Hello everyone,
I’m fine-tuning a BERT-based model for a multilabel classification task. Specifically, I’m trying to predict the Big Five personality traits based on text inputs. However, I’m encountering an issue where both my accuracy and validation accuracy remain quite low (below 30%) and stagnant during training. I’d greatly appreciate any insights or advice on how to address this issue.
Dataset:
I have a dataset containing 9,918 samples, where each sample is a text input and is labeled with binary values (0 or 1) for each of the Big Five personality traits. The traits are represented in the following columns:
E: Extraversion
N: Neuroticism
A: Agreeableness
C: Conscientiousness
O: Openness
Below is the architecture of my model:
# Load the pre-trained BERT model
bert_model = TFDistilBertModel.from_pretrained('distilbert-base-uncased', num_labels=NUM_CLASSES)
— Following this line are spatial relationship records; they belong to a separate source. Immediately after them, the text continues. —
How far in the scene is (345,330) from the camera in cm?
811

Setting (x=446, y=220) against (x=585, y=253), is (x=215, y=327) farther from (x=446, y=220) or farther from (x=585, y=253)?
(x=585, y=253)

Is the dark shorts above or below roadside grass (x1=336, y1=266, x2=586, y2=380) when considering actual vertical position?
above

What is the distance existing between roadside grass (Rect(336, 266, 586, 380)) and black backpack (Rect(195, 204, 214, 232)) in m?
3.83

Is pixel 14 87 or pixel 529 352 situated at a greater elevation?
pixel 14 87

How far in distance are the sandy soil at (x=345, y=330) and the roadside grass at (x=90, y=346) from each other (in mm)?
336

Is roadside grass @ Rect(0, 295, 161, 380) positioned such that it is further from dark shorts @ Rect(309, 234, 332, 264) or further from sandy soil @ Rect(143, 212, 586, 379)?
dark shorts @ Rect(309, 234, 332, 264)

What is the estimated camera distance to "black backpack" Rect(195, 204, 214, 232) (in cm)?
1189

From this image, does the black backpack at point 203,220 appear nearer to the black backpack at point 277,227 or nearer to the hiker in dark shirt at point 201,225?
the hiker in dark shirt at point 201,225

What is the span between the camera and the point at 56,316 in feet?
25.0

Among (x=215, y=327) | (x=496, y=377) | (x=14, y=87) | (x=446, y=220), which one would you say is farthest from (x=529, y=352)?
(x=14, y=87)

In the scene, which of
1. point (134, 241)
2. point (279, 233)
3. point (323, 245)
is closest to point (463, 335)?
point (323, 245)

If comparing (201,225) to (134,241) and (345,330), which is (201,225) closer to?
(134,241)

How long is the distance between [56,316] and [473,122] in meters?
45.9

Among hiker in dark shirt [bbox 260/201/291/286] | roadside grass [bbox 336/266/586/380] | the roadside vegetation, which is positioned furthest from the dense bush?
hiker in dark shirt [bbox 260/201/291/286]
from tensorflow.keras.layers import Input, Dense, Layer, Dropout
from tensorflow.keras.models import Model, load_model
import keras
@keras.saving.register_keras_serializable(package="BertLayer")
class BertLayer(Layer):
def __init__(self, bert_model, **kwargs):
super().__init__(**kwargs)
self.bert_model = bert_model
def call(self, inputs):
input_ids, attention_mask = inputs
return self.bert_model(input_ids=input_ids, attention_mask=attention_mask)[0]
def get_config(self):
base_config = super().get_config()
config = {
"bert_model": keras.saving.serialize_keras_object(self.bert_model),
}
return {**base_config, **config}
@classmethod
def from_config(cls, config):
bert_model_config = config.pop("bert_model")
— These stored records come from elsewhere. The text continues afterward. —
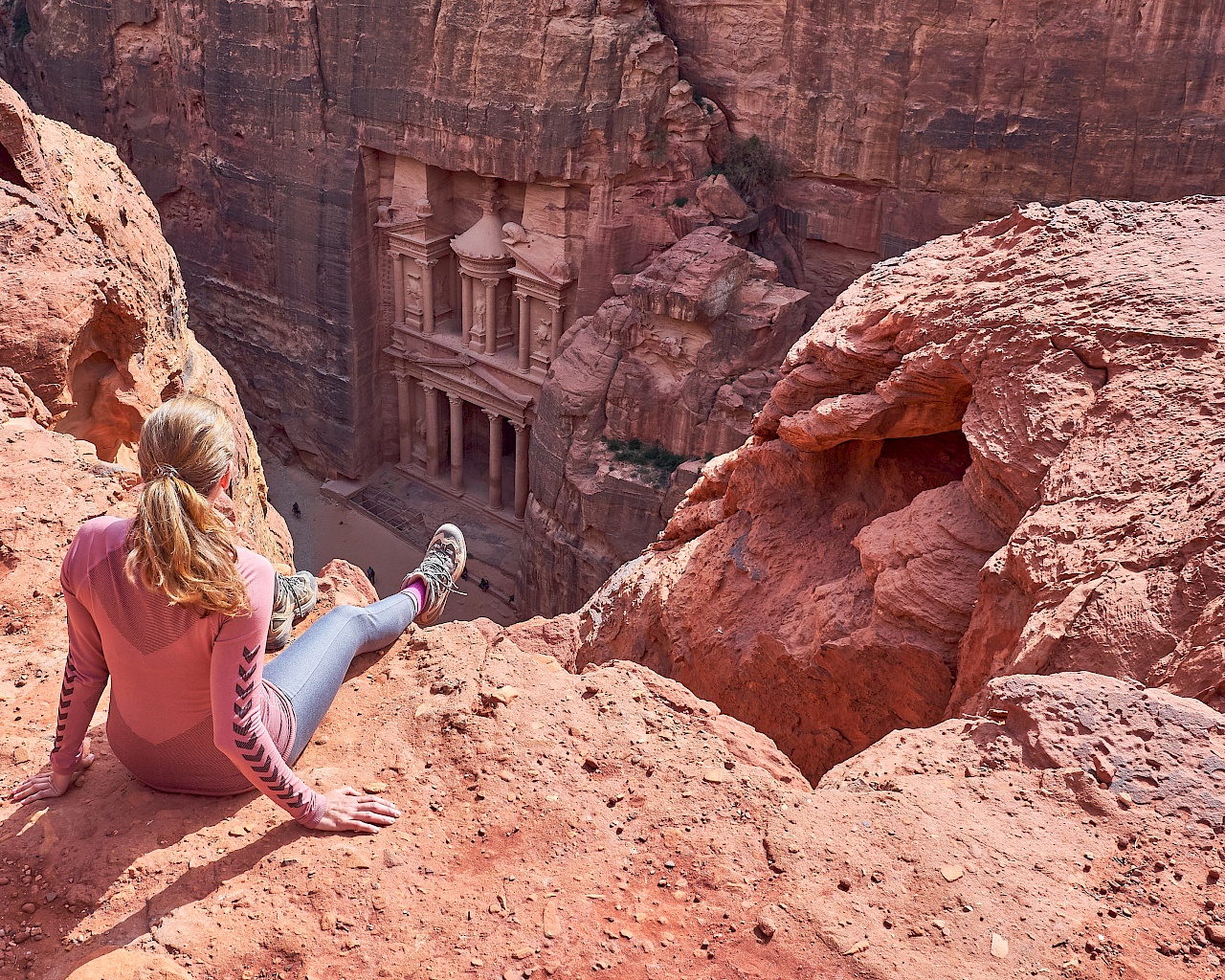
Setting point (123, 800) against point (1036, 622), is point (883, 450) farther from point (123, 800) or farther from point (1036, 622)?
point (123, 800)

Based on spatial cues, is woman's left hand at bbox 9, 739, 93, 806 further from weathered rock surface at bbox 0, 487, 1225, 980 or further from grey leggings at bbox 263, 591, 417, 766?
grey leggings at bbox 263, 591, 417, 766

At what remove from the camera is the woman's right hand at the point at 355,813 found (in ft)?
11.6

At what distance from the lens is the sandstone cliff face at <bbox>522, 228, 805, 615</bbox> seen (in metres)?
18.9

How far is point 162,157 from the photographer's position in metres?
26.9

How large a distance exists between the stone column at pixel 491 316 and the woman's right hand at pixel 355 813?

bert_model = keras.saving.deserialize_keras_object(bert_model_config)
return cls(bert_model, **config)
def create_model(bert_model, MAX_LENGTH, NUM_CLASSES):
input_ids = Input(shape=(MAX_LENGTH,), dtype='int32', name='input_ids')
attention_mask = Input(shape=(MAX_LENGTH,), dtype='int32', name='attention_mask')
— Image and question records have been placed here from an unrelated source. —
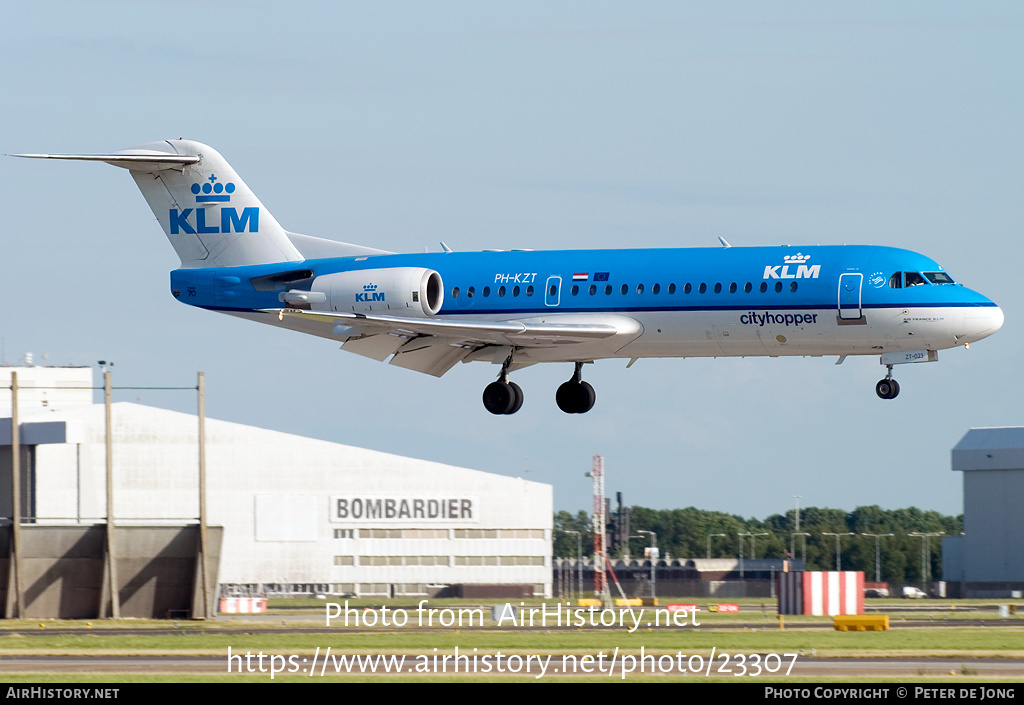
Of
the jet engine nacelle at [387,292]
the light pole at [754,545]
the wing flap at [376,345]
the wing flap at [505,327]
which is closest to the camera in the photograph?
the wing flap at [505,327]

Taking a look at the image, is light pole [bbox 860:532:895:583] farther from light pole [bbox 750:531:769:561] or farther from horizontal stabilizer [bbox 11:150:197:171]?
horizontal stabilizer [bbox 11:150:197:171]

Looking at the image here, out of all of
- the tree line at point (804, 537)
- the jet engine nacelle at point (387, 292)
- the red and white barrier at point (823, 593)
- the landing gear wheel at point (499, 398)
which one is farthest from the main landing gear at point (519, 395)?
the tree line at point (804, 537)

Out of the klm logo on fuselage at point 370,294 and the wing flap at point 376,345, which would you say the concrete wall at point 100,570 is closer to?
the wing flap at point 376,345

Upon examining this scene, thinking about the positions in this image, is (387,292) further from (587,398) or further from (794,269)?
(794,269)

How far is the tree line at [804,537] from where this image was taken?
128 meters

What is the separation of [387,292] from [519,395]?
13.4ft

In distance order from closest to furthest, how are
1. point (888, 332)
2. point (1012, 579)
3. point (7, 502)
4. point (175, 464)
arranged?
point (888, 332), point (7, 502), point (175, 464), point (1012, 579)

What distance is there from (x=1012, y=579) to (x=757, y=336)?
60.1m

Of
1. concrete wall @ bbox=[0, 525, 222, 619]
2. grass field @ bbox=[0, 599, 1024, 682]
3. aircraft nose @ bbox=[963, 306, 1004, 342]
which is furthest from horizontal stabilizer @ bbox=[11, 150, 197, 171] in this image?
aircraft nose @ bbox=[963, 306, 1004, 342]

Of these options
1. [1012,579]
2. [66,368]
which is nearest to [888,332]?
[1012,579]

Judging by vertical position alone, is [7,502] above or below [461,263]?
below

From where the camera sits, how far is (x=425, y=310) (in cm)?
3725

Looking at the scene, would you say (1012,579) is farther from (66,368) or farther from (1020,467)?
(66,368)

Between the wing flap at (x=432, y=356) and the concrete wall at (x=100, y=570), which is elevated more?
the wing flap at (x=432, y=356)
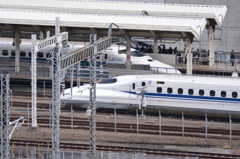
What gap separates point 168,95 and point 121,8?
20.1 m

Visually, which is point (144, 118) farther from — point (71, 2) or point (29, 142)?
point (71, 2)

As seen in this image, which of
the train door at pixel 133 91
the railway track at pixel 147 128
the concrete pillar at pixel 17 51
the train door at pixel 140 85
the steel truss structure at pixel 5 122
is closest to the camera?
the steel truss structure at pixel 5 122

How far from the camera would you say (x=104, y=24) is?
48.9m

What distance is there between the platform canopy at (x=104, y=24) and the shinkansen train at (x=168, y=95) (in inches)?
273

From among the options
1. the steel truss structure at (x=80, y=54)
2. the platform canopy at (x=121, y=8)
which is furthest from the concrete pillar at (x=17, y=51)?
the steel truss structure at (x=80, y=54)

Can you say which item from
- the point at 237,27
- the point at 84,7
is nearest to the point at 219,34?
the point at 237,27

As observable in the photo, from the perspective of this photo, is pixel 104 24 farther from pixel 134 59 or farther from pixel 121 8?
pixel 121 8

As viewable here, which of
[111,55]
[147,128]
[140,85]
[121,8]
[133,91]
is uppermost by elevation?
[121,8]

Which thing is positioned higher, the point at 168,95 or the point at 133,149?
the point at 168,95

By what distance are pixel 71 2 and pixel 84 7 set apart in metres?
2.69

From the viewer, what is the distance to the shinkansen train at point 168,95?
133ft

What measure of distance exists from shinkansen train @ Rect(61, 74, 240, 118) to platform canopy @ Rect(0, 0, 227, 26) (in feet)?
54.8

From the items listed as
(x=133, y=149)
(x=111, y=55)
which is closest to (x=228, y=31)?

bert_output = BertLayer(bert_model)([input_ids, attention_mask])
cls_token = bert_output[:, 0, :]
x = Dense(256, activation='relu')(cls_token)
x = Dropout(0.1)(x)
x = Dense(128, activation='relu')(x)
x = Dropout(0.1)(x)
output = Dense(NUM_CLASSES, activation='sigmoid', name='output')(x)
return Model(inputs=[input_ids, attention_mask], outputs=output)
model = create_model(bert_model, MAX_LENGTH, NUM_CLASSES)
model.compile(optimizer=Adam(learning_rate=1e-5),
loss='binary_crossentropy',
metrics=['acc'])
model.summary()
history = model.fit(
train_dataset,
epochs=5,
validation_data=val_dataset,
batch_size=64
)
Why might the accuracy and validation accuracy be stagnating at such a low level (~27%)? Is this expected for a dataset like mine, or could there be something wrong with the architecture/training process?